■ **EXTRACTED RECORDS**:
-*-*-

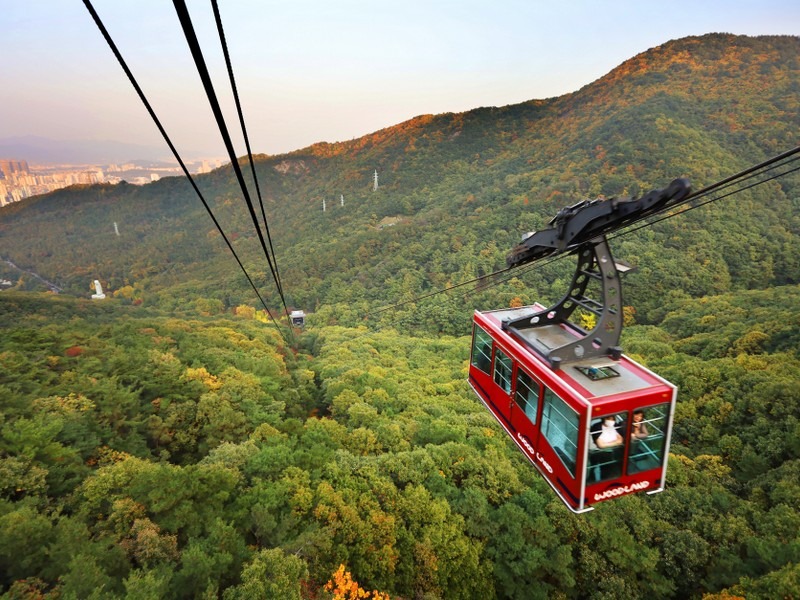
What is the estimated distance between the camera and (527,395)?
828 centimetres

-*-*-

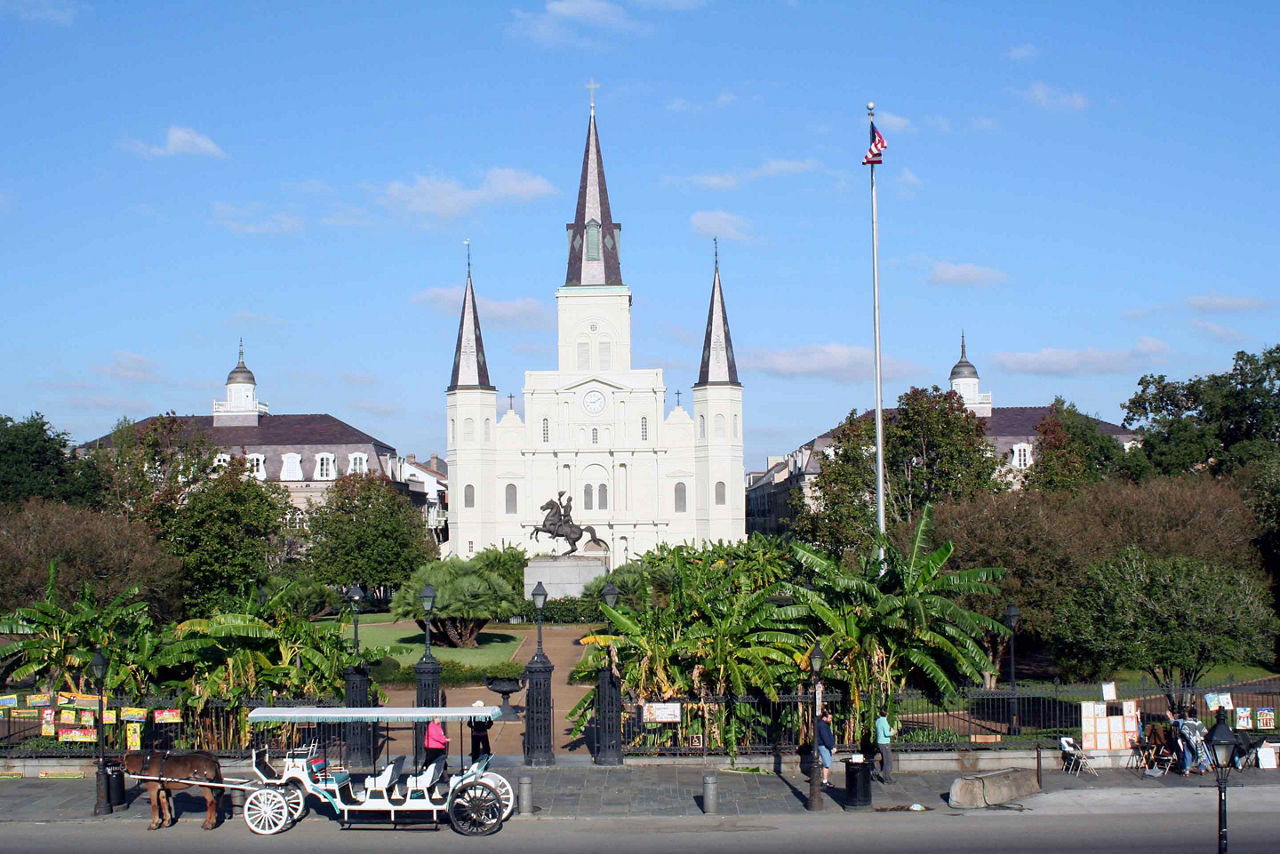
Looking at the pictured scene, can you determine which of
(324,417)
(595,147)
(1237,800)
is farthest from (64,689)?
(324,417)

-*-*-

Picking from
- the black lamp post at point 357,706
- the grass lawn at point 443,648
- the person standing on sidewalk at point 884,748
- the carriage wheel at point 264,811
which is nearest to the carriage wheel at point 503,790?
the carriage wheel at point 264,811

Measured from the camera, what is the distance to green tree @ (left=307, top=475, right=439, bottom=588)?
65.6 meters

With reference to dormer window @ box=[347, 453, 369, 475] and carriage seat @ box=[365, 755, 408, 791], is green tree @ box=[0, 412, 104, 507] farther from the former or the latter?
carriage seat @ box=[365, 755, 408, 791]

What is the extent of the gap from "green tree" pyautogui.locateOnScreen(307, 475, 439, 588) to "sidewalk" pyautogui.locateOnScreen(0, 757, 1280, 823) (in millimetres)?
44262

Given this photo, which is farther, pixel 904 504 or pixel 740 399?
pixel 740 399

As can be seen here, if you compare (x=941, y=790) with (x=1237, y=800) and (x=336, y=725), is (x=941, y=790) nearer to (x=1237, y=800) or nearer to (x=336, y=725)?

-*-*-

Turn the data starting at the line that contains "Measured from the" and ending at the line that contains "As can be seen" into a numbered list, skipping blank lines.

1. Measured from the camera, what is the distance to green tree @ (left=307, top=475, right=439, bottom=588)?
2. 65.6 meters
3. With reference to dormer window @ box=[347, 453, 369, 475] and carriage seat @ box=[365, 755, 408, 791], is green tree @ box=[0, 412, 104, 507] farther from the former or the latter?
4. carriage seat @ box=[365, 755, 408, 791]
5. What is the extent of the gap from "green tree" pyautogui.locateOnScreen(307, 475, 439, 588) to "sidewalk" pyautogui.locateOnScreen(0, 757, 1280, 823) (in millimetres)?
6. 44262
7. Given this photo, which is farther, pixel 904 504 or pixel 740 399?
8. pixel 740 399
9. As can be seen here, if you compare (x=941, y=790) with (x=1237, y=800) and (x=336, y=725), is (x=941, y=790) nearer to (x=1237, y=800) or nearer to (x=336, y=725)?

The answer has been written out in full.